▶ _Directions_
Can you extract the text from each row below, copying every line character for character and leaving out the pictures?

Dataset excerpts
══════

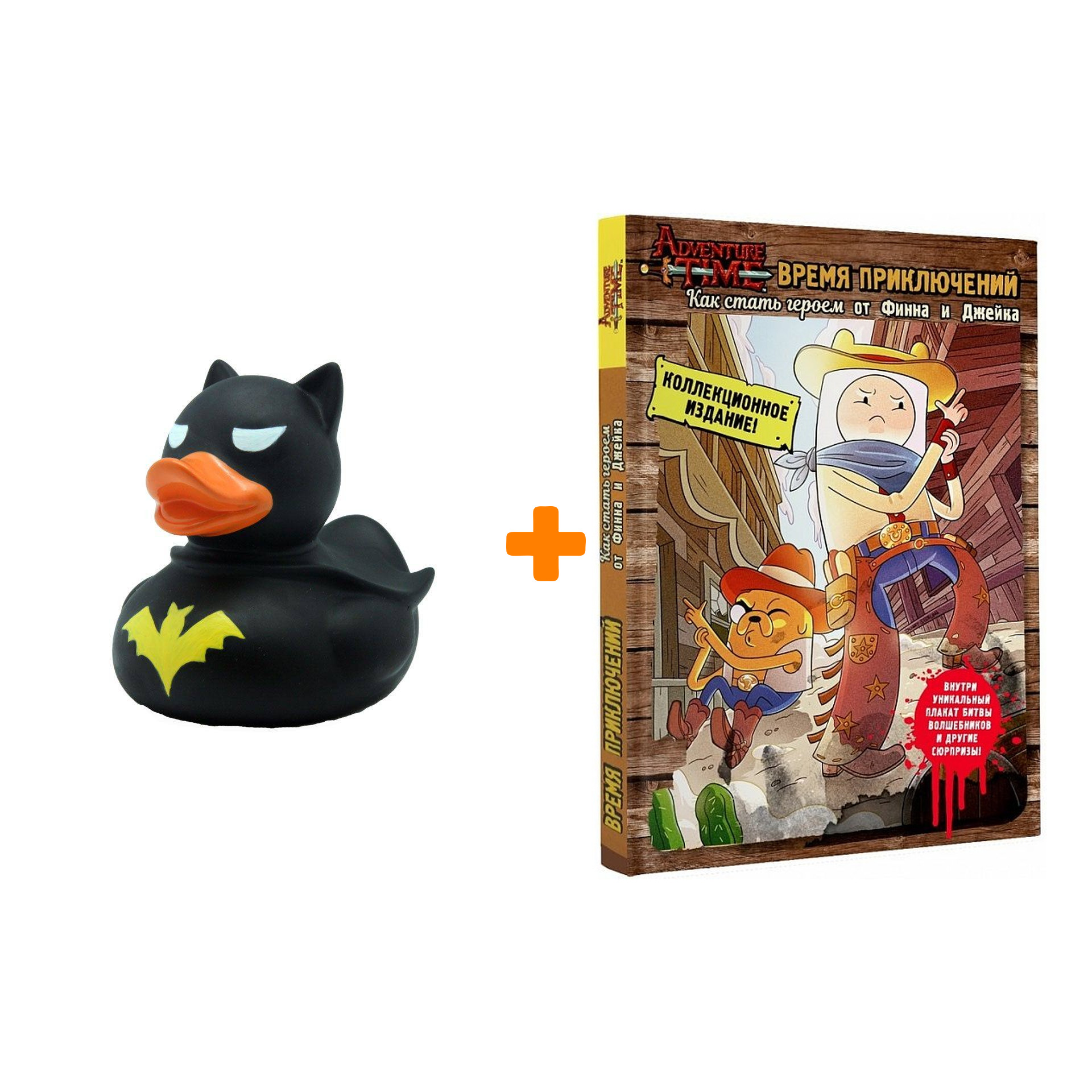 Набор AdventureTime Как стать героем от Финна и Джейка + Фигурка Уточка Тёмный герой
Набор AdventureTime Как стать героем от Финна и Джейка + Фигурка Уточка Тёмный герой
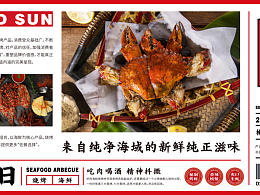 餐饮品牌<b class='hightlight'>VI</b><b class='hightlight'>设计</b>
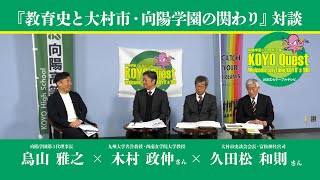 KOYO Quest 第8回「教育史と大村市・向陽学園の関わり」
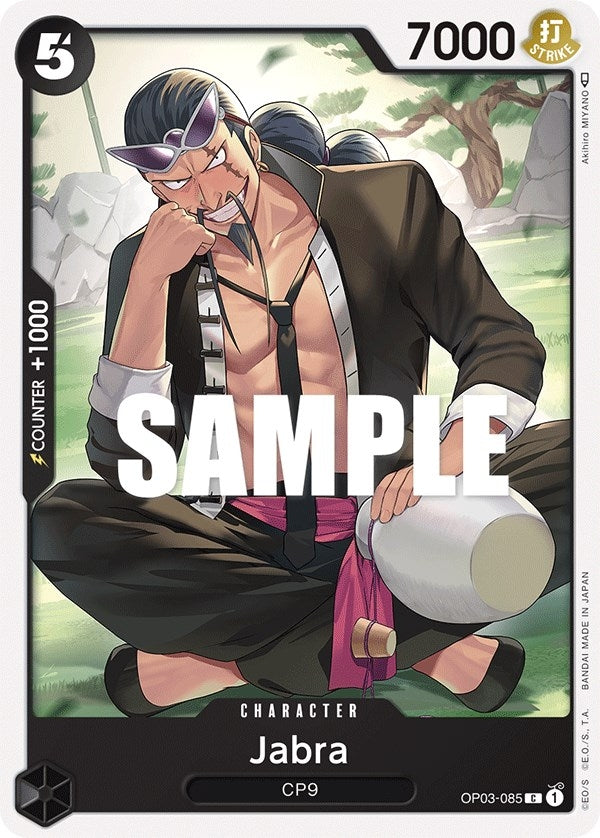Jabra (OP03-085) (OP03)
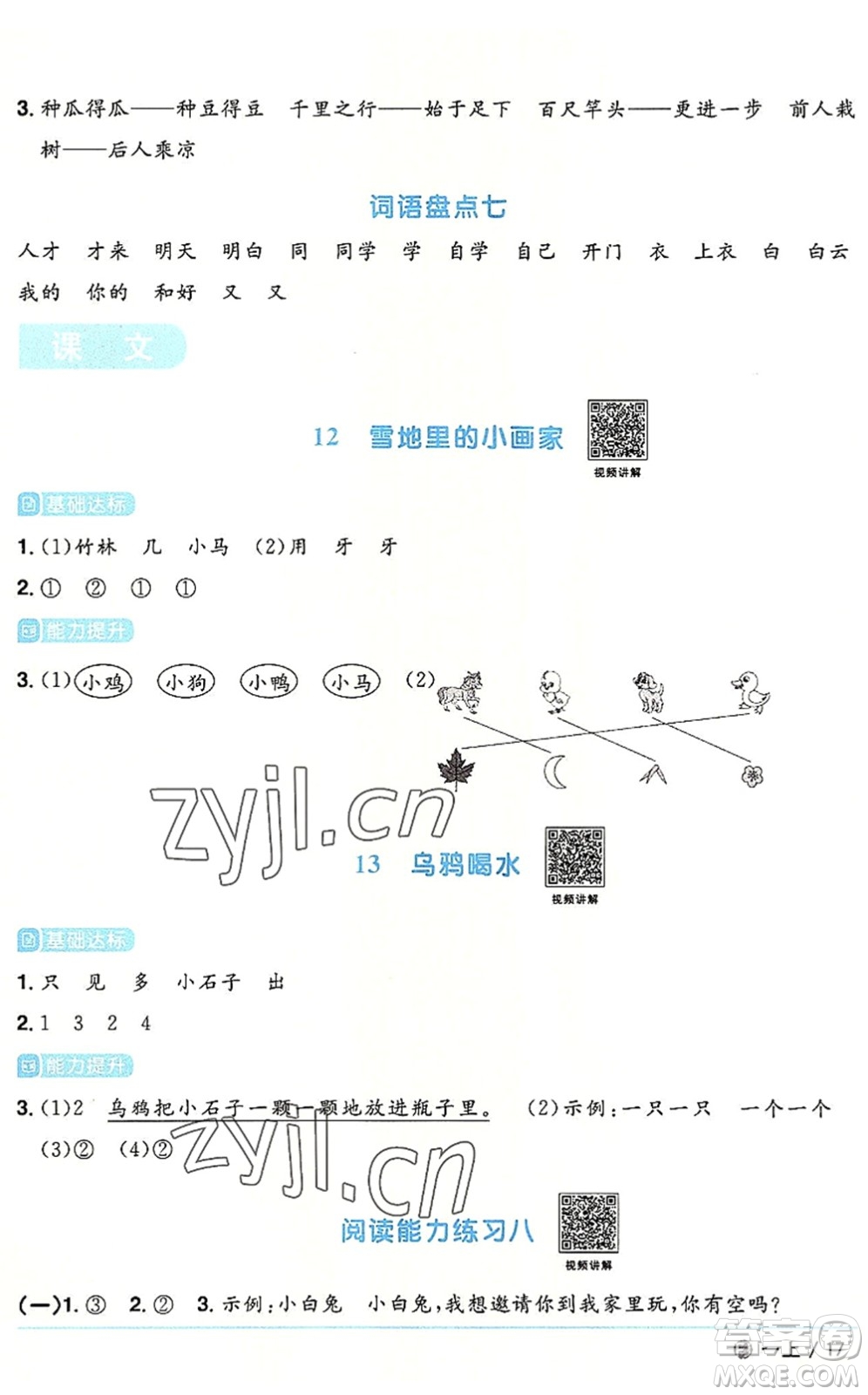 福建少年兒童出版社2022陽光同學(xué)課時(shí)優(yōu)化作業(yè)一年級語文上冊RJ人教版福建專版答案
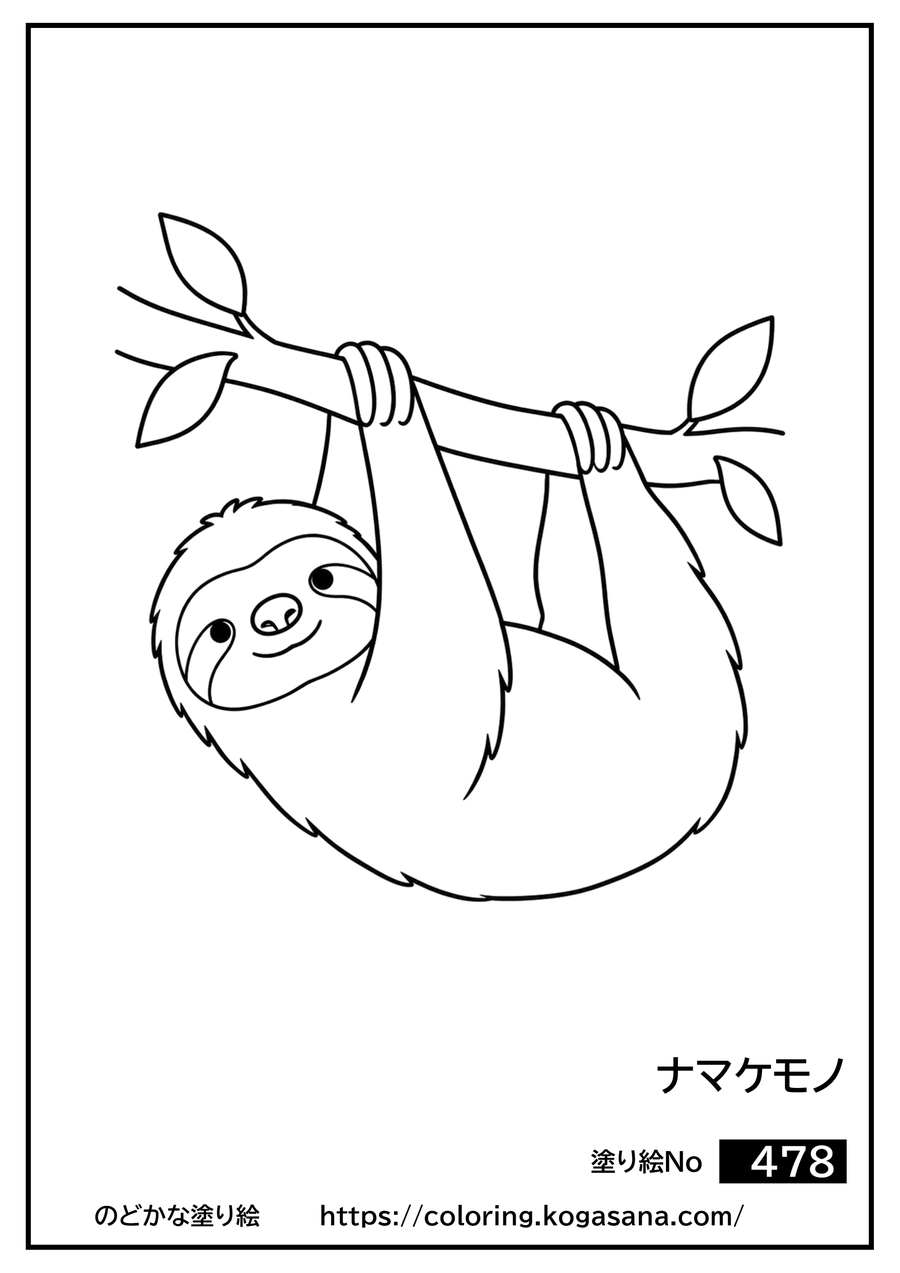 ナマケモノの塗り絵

══════

▶ _Exercise result_
 Набор AdventureTime Как стать героем от Финна и Джейка + Фигурка Уточка Тёмный герой
Набор AdventureTime Как стать героем от Финна и Джейка + Фигурка Уточка Тёмный герой
 餐饮品牌<b class='hightlight'>VI</b><b class='hightlight'>设计</b>
 KOYO Quest 第8回「教育史と大村市・向陽学園の関わり」
Jabra (OP03-085) (OP03)
 福建少年兒童出版社2022陽光同學(xué)課時(shí)優(yōu)化作業(yè)一年級語文上冊RJ人教版福建專版答案
 ナマケモノの塗り絵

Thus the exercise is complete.